What the task requires:
The reply is to be an exact repetition of the entries that follow, with each picture left out.

:: Exercise data

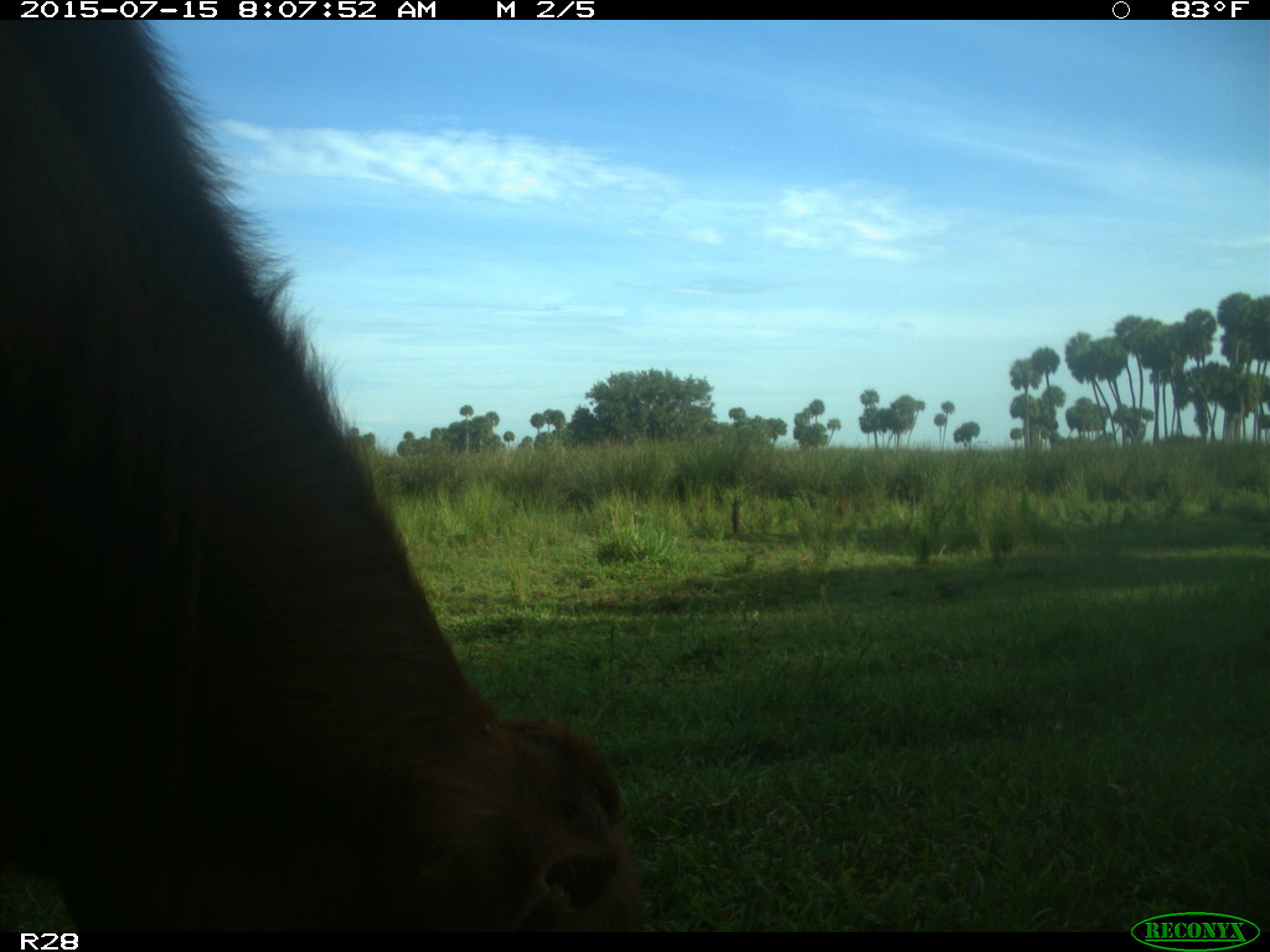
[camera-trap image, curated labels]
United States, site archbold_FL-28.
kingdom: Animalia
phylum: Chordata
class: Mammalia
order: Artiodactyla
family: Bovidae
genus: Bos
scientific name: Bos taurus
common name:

::::

Response below:
[camera-trap image, curated labels]
United States, site archbold_FL-28.
kingdom: Animalia
phylum: Chordata
class: Mammalia
order: Artiodactyla
family: Bovidae
genus: Bos
scientific name: Bos taurus
common name:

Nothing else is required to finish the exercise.